Livres Hebdo : Pourquoi avoir accepté la présidence du jury du Grand Prix des Bibliothèques ?
Nathalie Azoulai : Parce que je suis honorée et heureuse de participer à un événement qui défend aussi bien le temple de la lecture, une activité intellectuelle première, principale, sans laquelle l'histoire humaine ne serait pas la même, et qui, comme on sait, est menacée de toutes parts.
Quelle est la bibliothèque de votre enfance ?
Le mot bibliothèque est à la fois ce lieu public et ce lieu intime, donc je répondrais de deux façons. Pour la bibliothèque personnelle, c'est la bibliothèque rose, des contes et légendes, des collections qui n'existent plus. Mais il y avait peu de livres chez moi, quelques livres de poche lus par mes frères et sœurs avant moi, notamment ceux de Proust laissés en héritage, mais rien d'autre de majeur. Adolescente, je me suis aussi beaucoup rendue à la bibliothèque municipale de ma ville en banlieue parisienne, j'ai emprunté beaucoup de livres, découvert beaucoup d'auteurs grâce à cet endroit situé près de mon lycée. Mes premiers livres en grand format viennent de là.
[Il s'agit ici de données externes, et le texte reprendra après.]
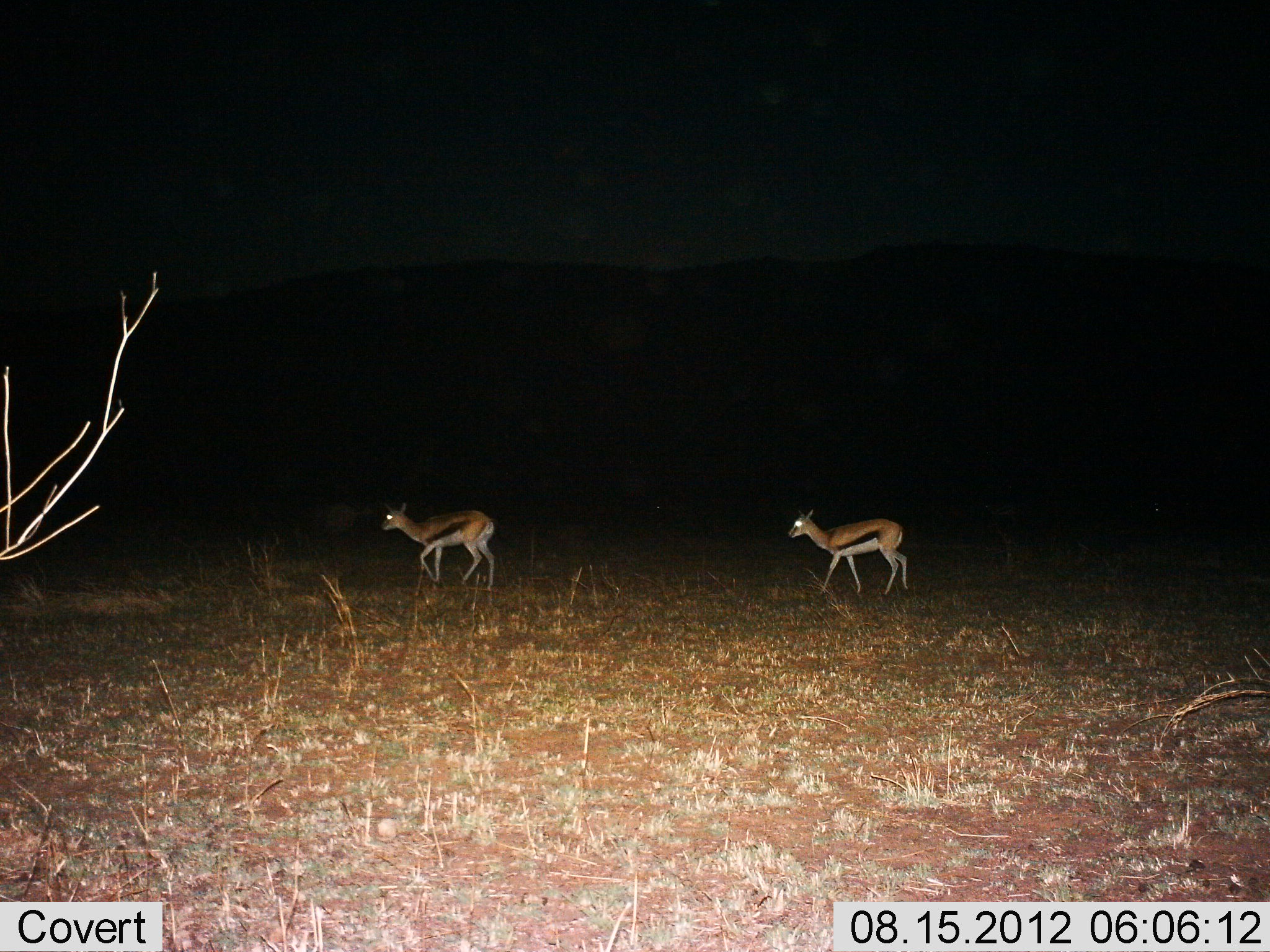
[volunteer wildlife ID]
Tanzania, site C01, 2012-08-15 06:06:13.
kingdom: Animalia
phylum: Chordata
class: Mammalia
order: Artiodactyla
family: Bovidae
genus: Eudorcas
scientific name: Eudorcas thomsonii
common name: thomson's gazelle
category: gazellethomsons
Gazellethomsons (thomson's gazelle) (Eudorcas thomsonii), count 2. Behavior (volunteer vote fractions): standing 20%, resting 0%, moving 80%, interacting 0%. Young present (vote fraction): 10%. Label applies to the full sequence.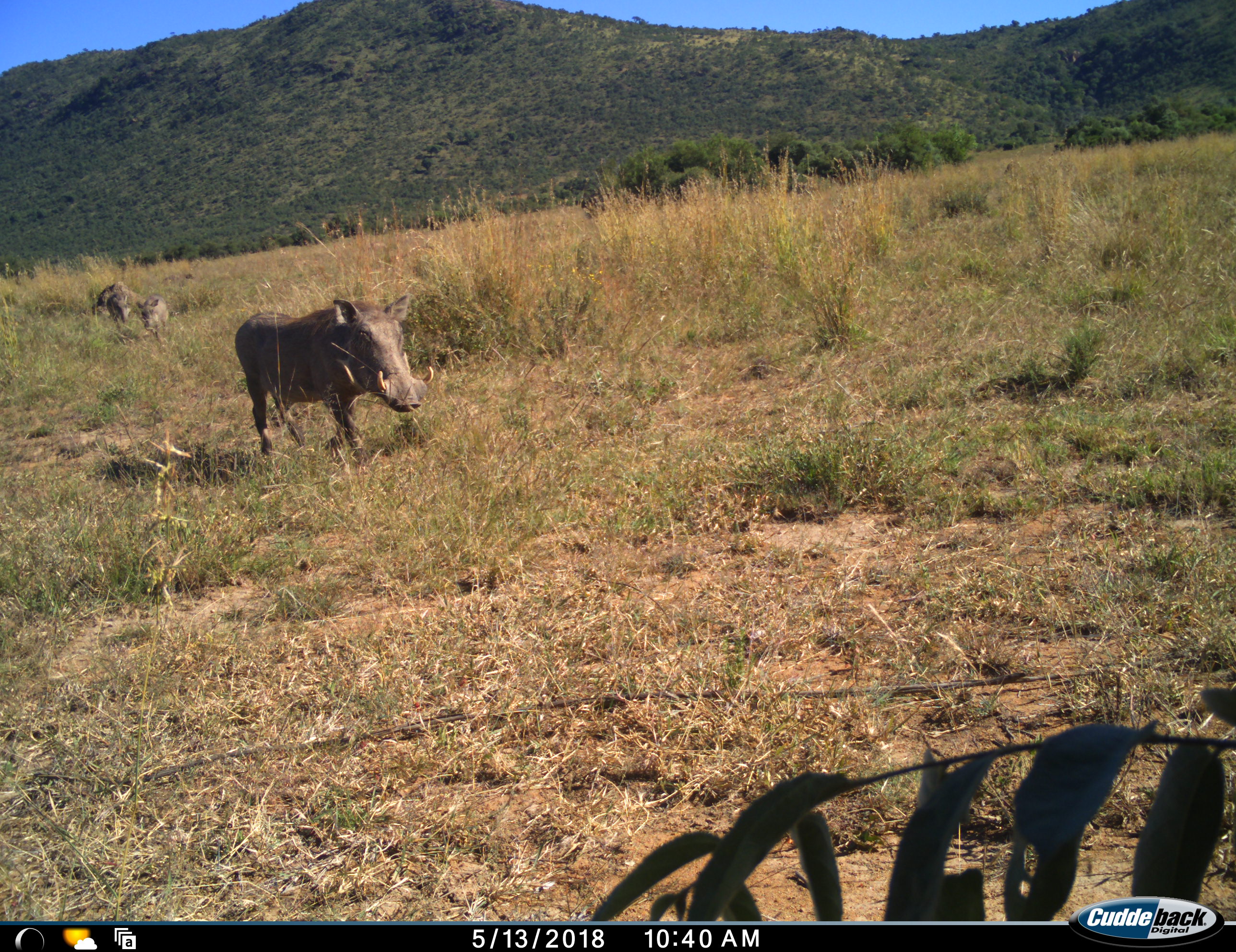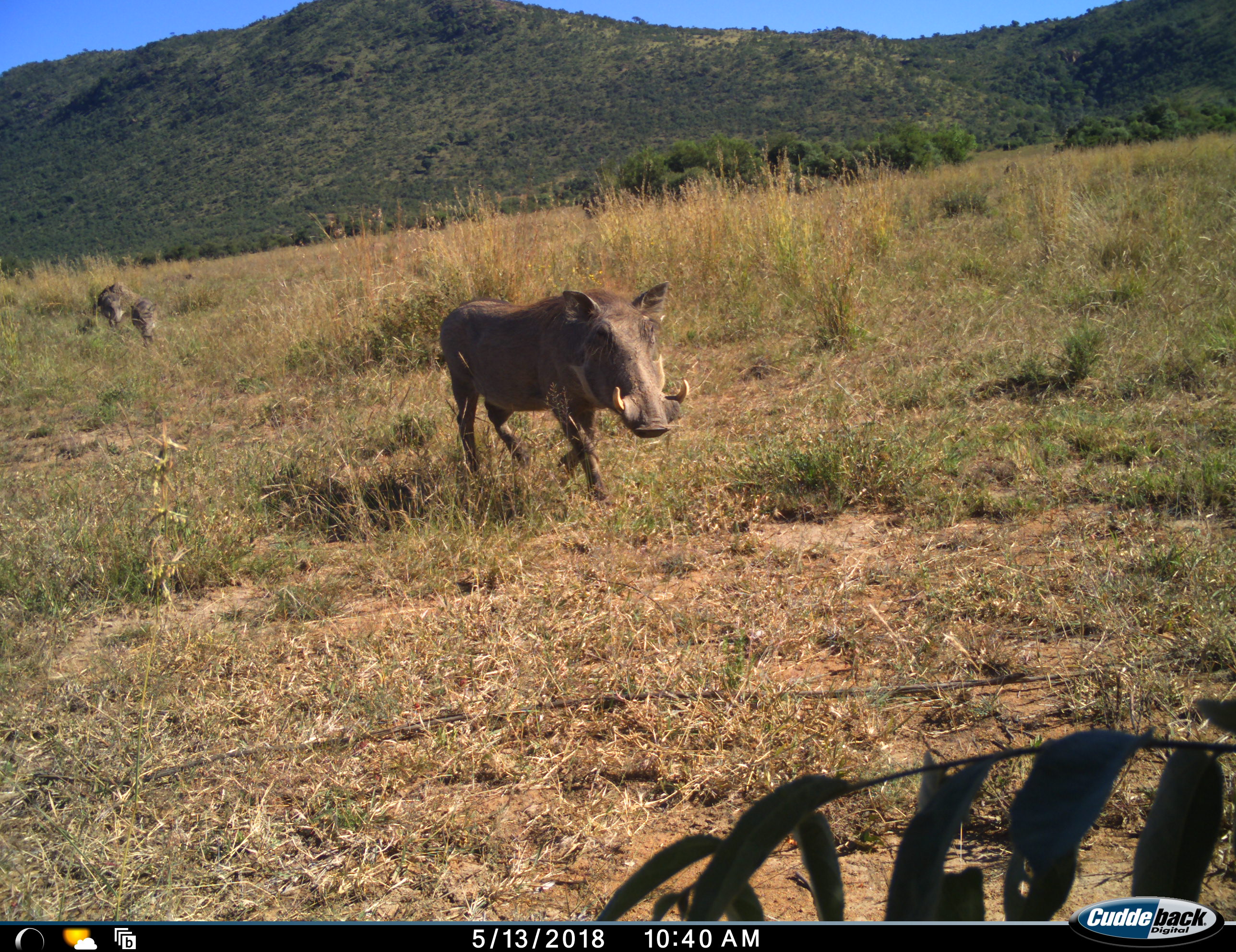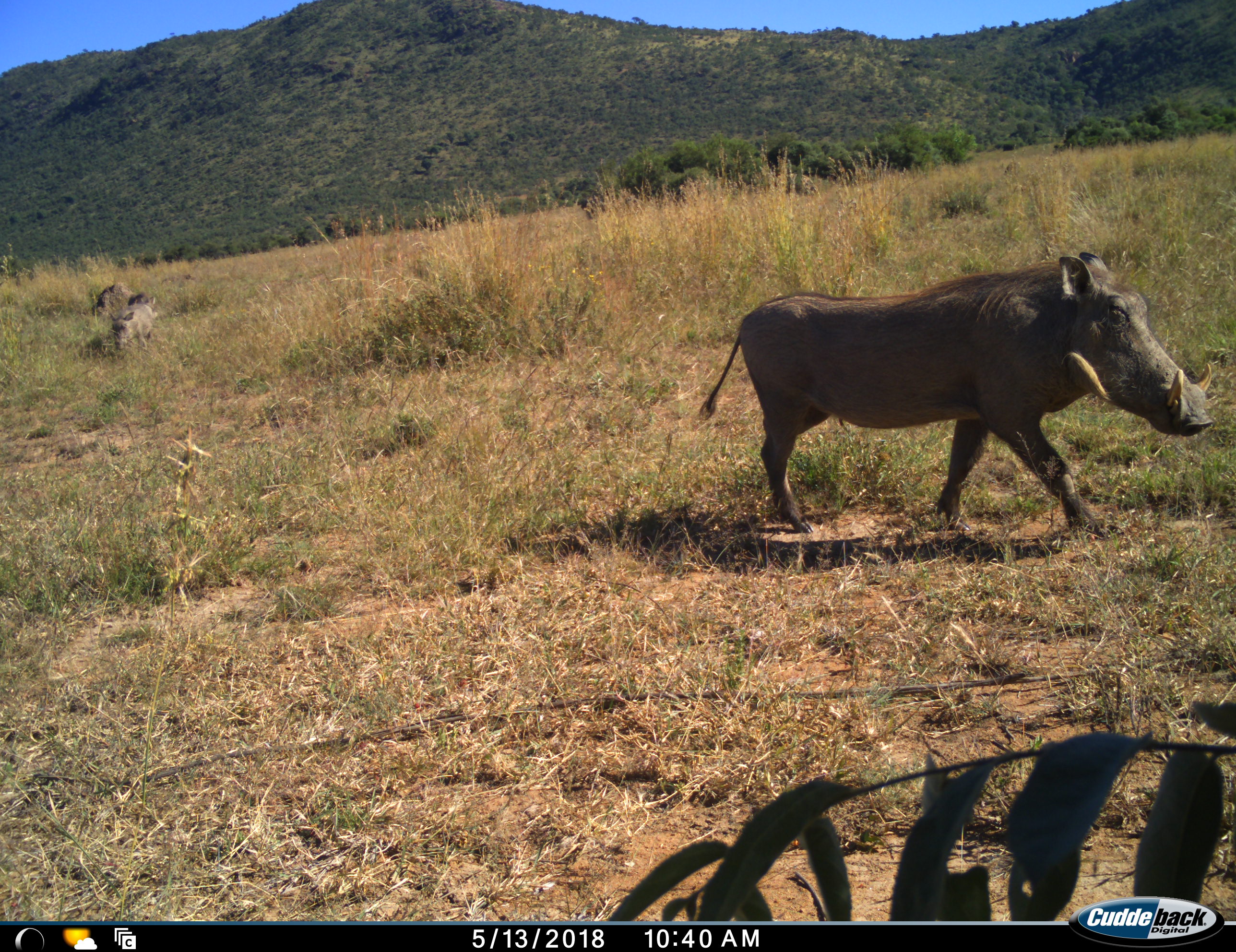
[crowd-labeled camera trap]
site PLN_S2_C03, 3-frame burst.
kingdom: Animalia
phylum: Chordata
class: Mammalia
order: Artiodactyla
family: Suidae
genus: Phacochoerus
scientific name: Phacochoerus africanus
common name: warthog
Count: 3.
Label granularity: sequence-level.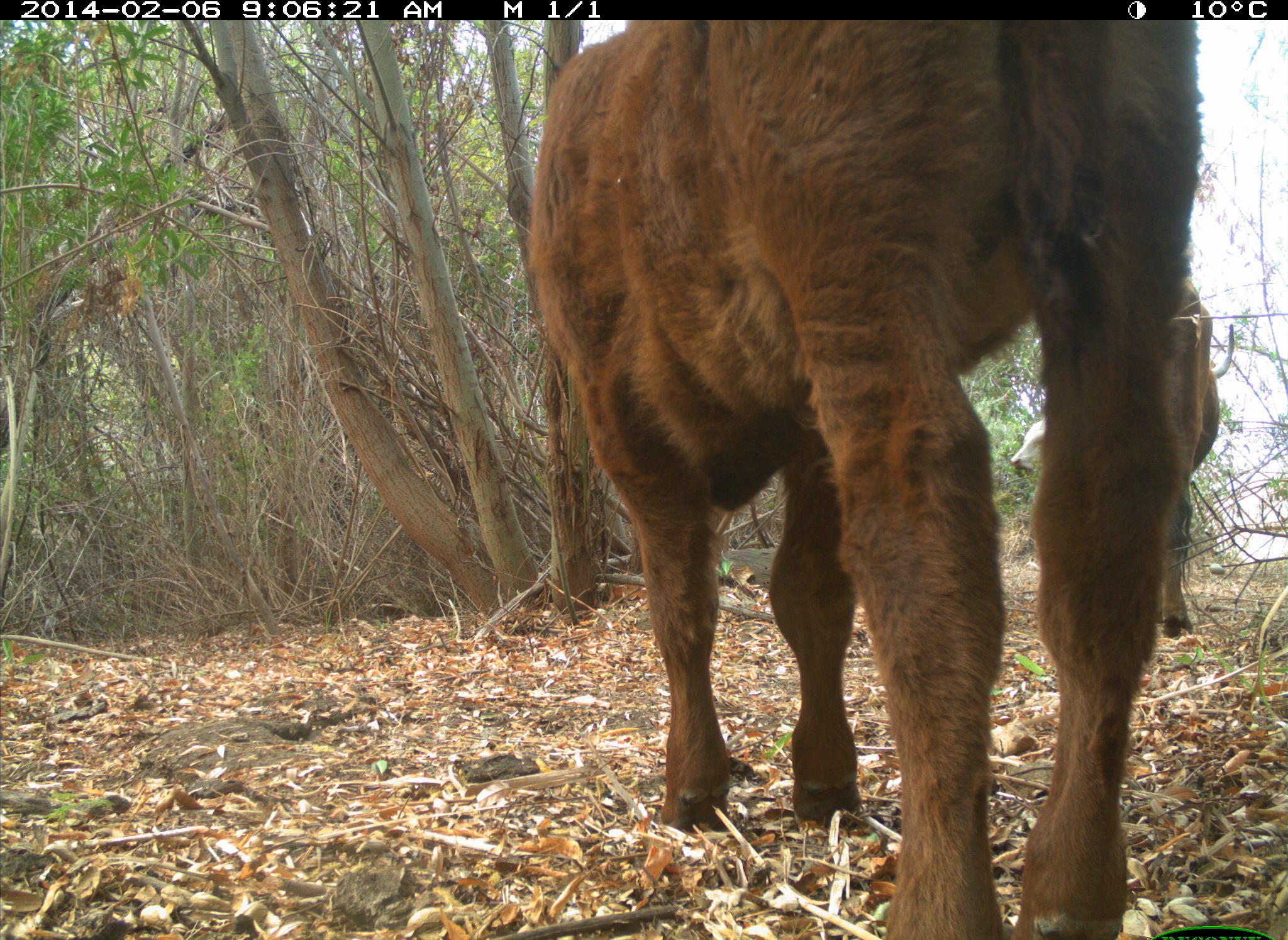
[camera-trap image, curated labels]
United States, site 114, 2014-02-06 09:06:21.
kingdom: Animalia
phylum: Chordata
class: Mammalia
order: Artiodactyla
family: Bovidae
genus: Bos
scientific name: Bos taurus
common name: cow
« Une bibliothèque est forcément mal ajustée, excessive, brouillonne »
Et votre bibliothèque étudiante ?
Je dirais que ça a été ma première œuvre, que j'ai adoré la constituer car je partais de très peu de choses. J'ai acheté des livres en pagaille et à 18 ans, mes premières Pléiade, celles de Proust pour remplacer les livres de poche écornés et lire La Recherche en toute autonomie, dans des livres neufs. Je ne suis pas du tout bibliophile mais la lecture a parfois cette dimension physique capitale, une texture, une odeur, un toucher. D'où le mal que j'ai à lire sur tablette qui provoque peu de sensations ou en tout cas, très différentes. J'imagine mal une bibliothèque de tablettes !
Fréquentez-vous encore les médiathèques ?
Je les ai beaucoup fréquentées avec mes enfants quand elles étaient petites. C'était même un rituel d'aller lire dans la bibliothèque du quartier le mercredi après-midi. Elles s'asseyaient, s'allongeaient, ouvraient de nouveaux albums, on y restait longtemps. Je les regardais faire, je lisais avec elles, c'étaient là de vraies parenthèses.
Une bibliothèque (et/ou bibliothécaire) qui vous a marquée ?
Peut-être celle-ci justement, située avenue Parmentier dans le XIe arrondissement de Paris. Quand je passe aujourd'hui devant, j'ai toujours un pincement au cœur. J'ai la nostalgie de ce temps de découverte, de retrait hors du monde agité de la ville, de ce temps calme dédié à l'imaginaire et à la réflexion où j'ai voulu faire grandir mes enfants.
À quoi ressemble votre bibliothèque idéale ?
À la mienne, celle qui est chez moi ! J'aime ma bibliothèque personnelle même si avec le temps, c'est un peu une jungle avec des doublons, des piles, du désordre, des livres que je n'ouvre plus jamais, des livres qui comptent et d'autres pas. J'ai dans l'idée de la trier pour être au plus près de la bibliothèque juste, celle qui m'irait comme un gant et qui serait mon autoportrait, mais je crois que c'est illusoire et qu'une bibliothèque est forcément mal ajustée, excessive, brouillonne et c'est aussi très bien comme ça.